[WHAT THE TASK REQUIRES]: Count the lines below that contain the string "Returning". Give only the number.

#### DATA TO USE

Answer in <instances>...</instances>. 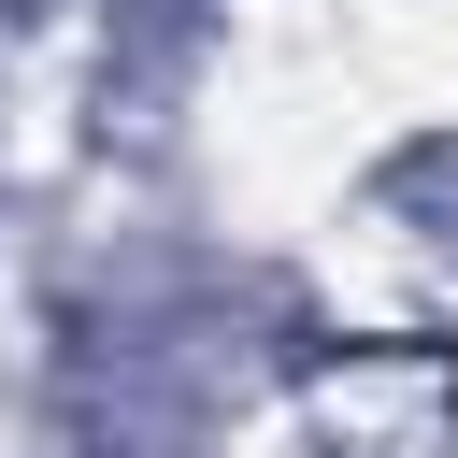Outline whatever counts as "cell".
Returning <instances> with one entry per match:
<instances>
[{
    "label": "cell",
    "instance_id": "1",
    "mask_svg": "<svg viewBox=\"0 0 458 458\" xmlns=\"http://www.w3.org/2000/svg\"><path fill=\"white\" fill-rule=\"evenodd\" d=\"M444 458H458V372H444Z\"/></svg>",
    "mask_w": 458,
    "mask_h": 458
}]
</instances>
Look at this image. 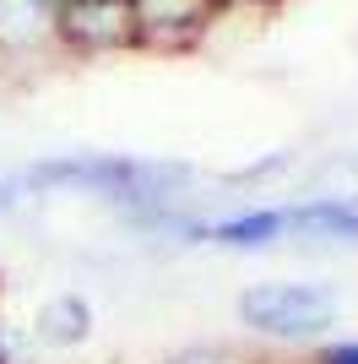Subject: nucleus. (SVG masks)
<instances>
[{
    "label": "nucleus",
    "mask_w": 358,
    "mask_h": 364,
    "mask_svg": "<svg viewBox=\"0 0 358 364\" xmlns=\"http://www.w3.org/2000/svg\"><path fill=\"white\" fill-rule=\"evenodd\" d=\"M55 22H60V0H0V38H11V44H22V38L33 44Z\"/></svg>",
    "instance_id": "nucleus-3"
},
{
    "label": "nucleus",
    "mask_w": 358,
    "mask_h": 364,
    "mask_svg": "<svg viewBox=\"0 0 358 364\" xmlns=\"http://www.w3.org/2000/svg\"><path fill=\"white\" fill-rule=\"evenodd\" d=\"M320 364H358V343H331L320 353Z\"/></svg>",
    "instance_id": "nucleus-5"
},
{
    "label": "nucleus",
    "mask_w": 358,
    "mask_h": 364,
    "mask_svg": "<svg viewBox=\"0 0 358 364\" xmlns=\"http://www.w3.org/2000/svg\"><path fill=\"white\" fill-rule=\"evenodd\" d=\"M342 299L326 283H255L239 294V321L261 337H315L337 321Z\"/></svg>",
    "instance_id": "nucleus-1"
},
{
    "label": "nucleus",
    "mask_w": 358,
    "mask_h": 364,
    "mask_svg": "<svg viewBox=\"0 0 358 364\" xmlns=\"http://www.w3.org/2000/svg\"><path fill=\"white\" fill-rule=\"evenodd\" d=\"M33 180H65L92 185L114 201H163L168 185L185 180L179 164H136V158H87V164H44Z\"/></svg>",
    "instance_id": "nucleus-2"
},
{
    "label": "nucleus",
    "mask_w": 358,
    "mask_h": 364,
    "mask_svg": "<svg viewBox=\"0 0 358 364\" xmlns=\"http://www.w3.org/2000/svg\"><path fill=\"white\" fill-rule=\"evenodd\" d=\"M87 326H92L87 304L71 299V294H60V299H49L44 310H38V332H44L49 343H82V337H87Z\"/></svg>",
    "instance_id": "nucleus-4"
}]
</instances>
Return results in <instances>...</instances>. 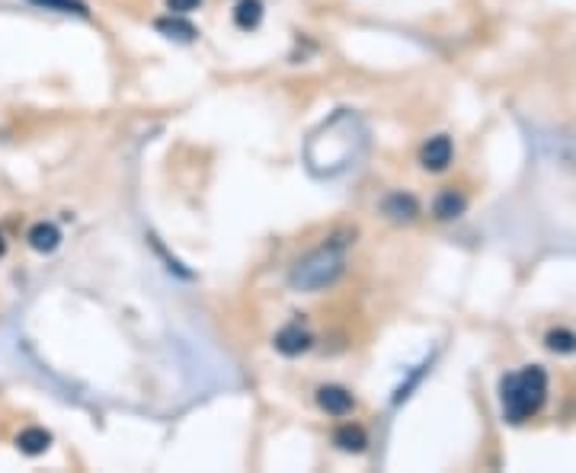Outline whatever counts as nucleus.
Returning a JSON list of instances; mask_svg holds the SVG:
<instances>
[{
	"mask_svg": "<svg viewBox=\"0 0 576 473\" xmlns=\"http://www.w3.org/2000/svg\"><path fill=\"white\" fill-rule=\"evenodd\" d=\"M547 349L557 352V355H570V352H576V333L570 330H551L547 333Z\"/></svg>",
	"mask_w": 576,
	"mask_h": 473,
	"instance_id": "nucleus-14",
	"label": "nucleus"
},
{
	"mask_svg": "<svg viewBox=\"0 0 576 473\" xmlns=\"http://www.w3.org/2000/svg\"><path fill=\"white\" fill-rule=\"evenodd\" d=\"M273 345H275V352H279V355H285V359H295V355H304V352L310 349V333L304 330L302 323H288V326H282V330L275 333Z\"/></svg>",
	"mask_w": 576,
	"mask_h": 473,
	"instance_id": "nucleus-3",
	"label": "nucleus"
},
{
	"mask_svg": "<svg viewBox=\"0 0 576 473\" xmlns=\"http://www.w3.org/2000/svg\"><path fill=\"white\" fill-rule=\"evenodd\" d=\"M234 22L240 29H256L263 22V4L259 0H240L238 10H234Z\"/></svg>",
	"mask_w": 576,
	"mask_h": 473,
	"instance_id": "nucleus-11",
	"label": "nucleus"
},
{
	"mask_svg": "<svg viewBox=\"0 0 576 473\" xmlns=\"http://www.w3.org/2000/svg\"><path fill=\"white\" fill-rule=\"evenodd\" d=\"M42 10H55V13H74V16H90L84 0H29Z\"/></svg>",
	"mask_w": 576,
	"mask_h": 473,
	"instance_id": "nucleus-13",
	"label": "nucleus"
},
{
	"mask_svg": "<svg viewBox=\"0 0 576 473\" xmlns=\"http://www.w3.org/2000/svg\"><path fill=\"white\" fill-rule=\"evenodd\" d=\"M158 29H160V32H164V36H170V39H180V42H189V39L195 36L193 22L180 20V16H176V13H173V16H166V20H158Z\"/></svg>",
	"mask_w": 576,
	"mask_h": 473,
	"instance_id": "nucleus-12",
	"label": "nucleus"
},
{
	"mask_svg": "<svg viewBox=\"0 0 576 473\" xmlns=\"http://www.w3.org/2000/svg\"><path fill=\"white\" fill-rule=\"evenodd\" d=\"M166 7H170V13L183 16V13H193V10H199L202 0H166Z\"/></svg>",
	"mask_w": 576,
	"mask_h": 473,
	"instance_id": "nucleus-15",
	"label": "nucleus"
},
{
	"mask_svg": "<svg viewBox=\"0 0 576 473\" xmlns=\"http://www.w3.org/2000/svg\"><path fill=\"white\" fill-rule=\"evenodd\" d=\"M4 250H7V244H4V236H0V256H4Z\"/></svg>",
	"mask_w": 576,
	"mask_h": 473,
	"instance_id": "nucleus-16",
	"label": "nucleus"
},
{
	"mask_svg": "<svg viewBox=\"0 0 576 473\" xmlns=\"http://www.w3.org/2000/svg\"><path fill=\"white\" fill-rule=\"evenodd\" d=\"M317 406L324 409V413H330V416H349L356 409V400L353 394L346 388H339V384H324V388L317 390Z\"/></svg>",
	"mask_w": 576,
	"mask_h": 473,
	"instance_id": "nucleus-5",
	"label": "nucleus"
},
{
	"mask_svg": "<svg viewBox=\"0 0 576 473\" xmlns=\"http://www.w3.org/2000/svg\"><path fill=\"white\" fill-rule=\"evenodd\" d=\"M464 209H468V199L461 192H454V189H448V192H442L439 199H436L432 215L439 218V221H452V218L464 215Z\"/></svg>",
	"mask_w": 576,
	"mask_h": 473,
	"instance_id": "nucleus-10",
	"label": "nucleus"
},
{
	"mask_svg": "<svg viewBox=\"0 0 576 473\" xmlns=\"http://www.w3.org/2000/svg\"><path fill=\"white\" fill-rule=\"evenodd\" d=\"M452 138L448 135H436L429 138V141L423 144V151H419V164H423V170L429 173H439L446 170L448 164H452Z\"/></svg>",
	"mask_w": 576,
	"mask_h": 473,
	"instance_id": "nucleus-4",
	"label": "nucleus"
},
{
	"mask_svg": "<svg viewBox=\"0 0 576 473\" xmlns=\"http://www.w3.org/2000/svg\"><path fill=\"white\" fill-rule=\"evenodd\" d=\"M382 211L391 218V221L407 224V221H413V218L419 215V201L413 199V195H407V192H394V195H388V199L382 201Z\"/></svg>",
	"mask_w": 576,
	"mask_h": 473,
	"instance_id": "nucleus-6",
	"label": "nucleus"
},
{
	"mask_svg": "<svg viewBox=\"0 0 576 473\" xmlns=\"http://www.w3.org/2000/svg\"><path fill=\"white\" fill-rule=\"evenodd\" d=\"M333 445L346 454H362L368 448V435L359 425H339V429L333 432Z\"/></svg>",
	"mask_w": 576,
	"mask_h": 473,
	"instance_id": "nucleus-8",
	"label": "nucleus"
},
{
	"mask_svg": "<svg viewBox=\"0 0 576 473\" xmlns=\"http://www.w3.org/2000/svg\"><path fill=\"white\" fill-rule=\"evenodd\" d=\"M26 240L36 253H55L58 246H61V230L49 221H39V224H32V230H29Z\"/></svg>",
	"mask_w": 576,
	"mask_h": 473,
	"instance_id": "nucleus-7",
	"label": "nucleus"
},
{
	"mask_svg": "<svg viewBox=\"0 0 576 473\" xmlns=\"http://www.w3.org/2000/svg\"><path fill=\"white\" fill-rule=\"evenodd\" d=\"M547 397V374L544 368L532 365V368H522L516 374H506L500 380V403H503V416L509 423H526L532 419L535 413L541 409Z\"/></svg>",
	"mask_w": 576,
	"mask_h": 473,
	"instance_id": "nucleus-1",
	"label": "nucleus"
},
{
	"mask_svg": "<svg viewBox=\"0 0 576 473\" xmlns=\"http://www.w3.org/2000/svg\"><path fill=\"white\" fill-rule=\"evenodd\" d=\"M346 246H349V240L333 236L327 246H320L308 259H302L292 269V279H288L292 288L295 291H324V288H330L346 269Z\"/></svg>",
	"mask_w": 576,
	"mask_h": 473,
	"instance_id": "nucleus-2",
	"label": "nucleus"
},
{
	"mask_svg": "<svg viewBox=\"0 0 576 473\" xmlns=\"http://www.w3.org/2000/svg\"><path fill=\"white\" fill-rule=\"evenodd\" d=\"M51 445V435L45 429H39V425H32V429H22L20 435H16V448H20L22 454H29V458H36V454H45Z\"/></svg>",
	"mask_w": 576,
	"mask_h": 473,
	"instance_id": "nucleus-9",
	"label": "nucleus"
}]
</instances>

########

[TASK SOLUTION]: 2